Sevgili işçi kardeşlerim,
Sermaye sınıfı, burjuvazi, sağıyla soluyla, iktidarıyla muhalefetiyle bir bütündür ve yoksul halka, işçi sınıfına düşmandır. Ancak bu utanmaz sınıf ve politikacıları, bizleri kandırmak için yapmadıklarını bırakmazlar. Zamları gözümüzden kaçırmak için “düzenleme”, “güncelleme” gibi kelimeler kullanırlar. Tıpkı zeytinin fiyatını 300 lira yerine 299 lira yazıp bizi kandırmaya çalışmaları gibi. İşte bu şekilde gözümüzü boyamaya, aklımızı bulandırmaya çalışırlar.

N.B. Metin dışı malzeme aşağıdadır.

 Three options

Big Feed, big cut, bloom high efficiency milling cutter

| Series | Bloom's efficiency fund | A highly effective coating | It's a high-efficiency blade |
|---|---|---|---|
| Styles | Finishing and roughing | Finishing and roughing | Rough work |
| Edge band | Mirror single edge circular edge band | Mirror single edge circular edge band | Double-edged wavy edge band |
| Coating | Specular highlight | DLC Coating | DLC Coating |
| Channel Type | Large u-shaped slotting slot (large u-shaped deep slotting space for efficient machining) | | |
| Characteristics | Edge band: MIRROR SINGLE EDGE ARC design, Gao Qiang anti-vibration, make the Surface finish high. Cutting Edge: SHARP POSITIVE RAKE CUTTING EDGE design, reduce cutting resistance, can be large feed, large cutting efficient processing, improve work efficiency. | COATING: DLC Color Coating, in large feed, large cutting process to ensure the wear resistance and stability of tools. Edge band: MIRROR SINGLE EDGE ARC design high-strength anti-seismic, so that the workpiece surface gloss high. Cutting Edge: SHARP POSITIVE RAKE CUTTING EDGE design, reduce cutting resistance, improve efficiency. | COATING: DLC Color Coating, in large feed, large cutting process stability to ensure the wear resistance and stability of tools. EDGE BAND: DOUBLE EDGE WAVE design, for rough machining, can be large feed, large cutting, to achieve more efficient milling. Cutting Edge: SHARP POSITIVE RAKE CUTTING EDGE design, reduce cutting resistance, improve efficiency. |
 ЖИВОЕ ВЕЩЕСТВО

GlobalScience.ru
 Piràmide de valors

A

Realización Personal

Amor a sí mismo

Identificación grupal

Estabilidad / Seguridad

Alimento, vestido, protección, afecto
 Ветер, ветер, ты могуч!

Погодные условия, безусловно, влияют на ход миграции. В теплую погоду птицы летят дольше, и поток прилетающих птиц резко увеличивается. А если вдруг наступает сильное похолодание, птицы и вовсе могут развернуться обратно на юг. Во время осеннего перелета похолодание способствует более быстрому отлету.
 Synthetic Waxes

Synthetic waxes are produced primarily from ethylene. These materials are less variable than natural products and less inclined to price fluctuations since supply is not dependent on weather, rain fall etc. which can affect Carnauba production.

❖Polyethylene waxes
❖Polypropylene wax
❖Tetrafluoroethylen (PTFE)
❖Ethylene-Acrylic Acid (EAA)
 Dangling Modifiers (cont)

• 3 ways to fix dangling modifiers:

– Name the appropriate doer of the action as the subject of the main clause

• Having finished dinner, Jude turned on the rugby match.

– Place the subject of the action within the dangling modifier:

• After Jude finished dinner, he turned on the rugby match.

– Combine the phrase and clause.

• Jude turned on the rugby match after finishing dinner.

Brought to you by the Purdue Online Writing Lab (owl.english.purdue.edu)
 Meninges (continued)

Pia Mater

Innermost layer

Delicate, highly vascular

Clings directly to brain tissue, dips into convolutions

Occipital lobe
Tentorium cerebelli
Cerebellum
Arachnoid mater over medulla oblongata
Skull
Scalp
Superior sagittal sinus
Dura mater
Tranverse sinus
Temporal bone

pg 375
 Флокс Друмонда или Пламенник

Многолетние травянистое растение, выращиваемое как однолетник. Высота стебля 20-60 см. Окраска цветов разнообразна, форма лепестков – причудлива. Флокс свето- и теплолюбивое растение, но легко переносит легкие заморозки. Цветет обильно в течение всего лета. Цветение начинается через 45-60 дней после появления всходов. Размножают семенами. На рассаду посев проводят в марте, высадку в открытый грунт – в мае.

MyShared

Bir halk ekmek kuyruğunda...
Yoksul komşularımızdan Gürbüz Amca, Halk Ekmek büfesi önünde kuyrukta beklerken, iki büklüm yaşlı bir teyzenin “ekmek hiç bu kadar pahalı olmamıştı” dediğini aktarmıştı bana. Kendisi de aynı sözleri tekrarlayıp duruyordu. Ona, “Gürbüz Amca, birlik olursak ve hep birlikte üstlerine yürürsek ne olur sence?” diye sordum. Gülümsedi ve şöyle dedi: “O zaman olur işte! Korkudan ölürler vallahi!”
İzmir Büyükşehir Belediyesinin Halk Ekmek üreten Grand Plaza Gıda Turizm A.Ş. adlı şirketinin web sitesinde şöyle yazıyor: “İzmir’de yurttaşın imdadına Halk Ekmek yetişiyor.” Ama gerçek bu mu? Bu şirket, belediyeye ait bir taşeron firmadır. Halk Ekmek, yakın zamana kadar Kent Ekmek adıyla biliniyordu, geçtiğimiz günlerde 3 lira zam yaparak 5 liralık ekmeği 8 liraya çıkardı. Ama bunu “zam” olarak değil, “fiyat düzenlemesi” olarak duyurdular! Aynı AKP’nin fahiş zamları “güncelleme” diyerek yutturmaya çalışması gibi… Aralarındaki fark ne?
Yoksulluk arşa çıktı
2009 yılında, Kent Ekmek olarak üretime başlayan bu sistem, ilk olarak 26 yoksul mahallede satışa başlamıştı. Bugün ise 102 noktada Halk Ekmek büfesi var. Bu tablo bize ne söylüyor? 2009’a göre yoksulluk daha da arttı! Gelecekte daha da artacak! Yoksullar, bir ekmeğe ulaşmak için daha uzun kuyruklarda bekleyecek! Üstelik Halk Ekmek gerçekten halka yetecek kadar ekmek üretiyor mu? Eğer üretiyor olsaydı, büfe sahipleri öğle saatlerinde kepenk kapatıp “ekmek bitti” diye çekip gitmezdi!
Halk Ekmek üretim fabrikası da satış büfeleri de taşeron sisteme bağlı. CHP belediyeleri sözde taşeron sistemine karşı olduklarını söylüyorlar, ama kendileri de taşeron sistemiyle çalışıyorlar. Özetle: AKP-MHP ne kadar işçi ve emekçi düşmanıysa, CHP de aynı şekilde yoksulların düşmanıdır!
Sınıfımız belli, peki bilincimiz?
Sevgili işçi kardeşlerim,
Biz işçiyiz, emekçiyiz, emekliyiz, işçi çocuğuyuz! Yani sınıfımız belli! Ancak... Eğer işçi sınıfının bilinciyle beslenmiyorsak, eğer zihnimiz kendi sınıfımızın tarihsel mücadelesini bilmiyorsa, burjuvazi bizi her seferinde kandıracaktır! Onlar için biz, çocuk gibi kandırılacak bir sürüyüz. Ama eğer sınıf temelinde örgütlü olursak, bu aşağılık burjuvazinin oyunlarına gelmeyiz! Bizim imdadımıza yetişecek olan, kendi ellerimiz, kollarımız ve örgütlü sınıf kardeşlerimizdir!
Son söz: Birlik olmazsak aç kalırız!
Ekmek hiç bu kadar pahalı olmamıştı, ama elimiz kolumuz bağlıymış gibi sadece şikâyet ederek buna çözüm bulamayız! Sınıf bilinciyle hareket etmezsek, daha uzun ekmek kuyruklarında bekleriz! Burjuvazi, bizi bölmek için her şeyi yapar. Ama biz işçiler birlik olursak, korkudan ölürler! O yüzden haydi işçi kardeşlerim, birleşelim! Çünkü ekmek, en çok işçi sınıfının hakkıdır!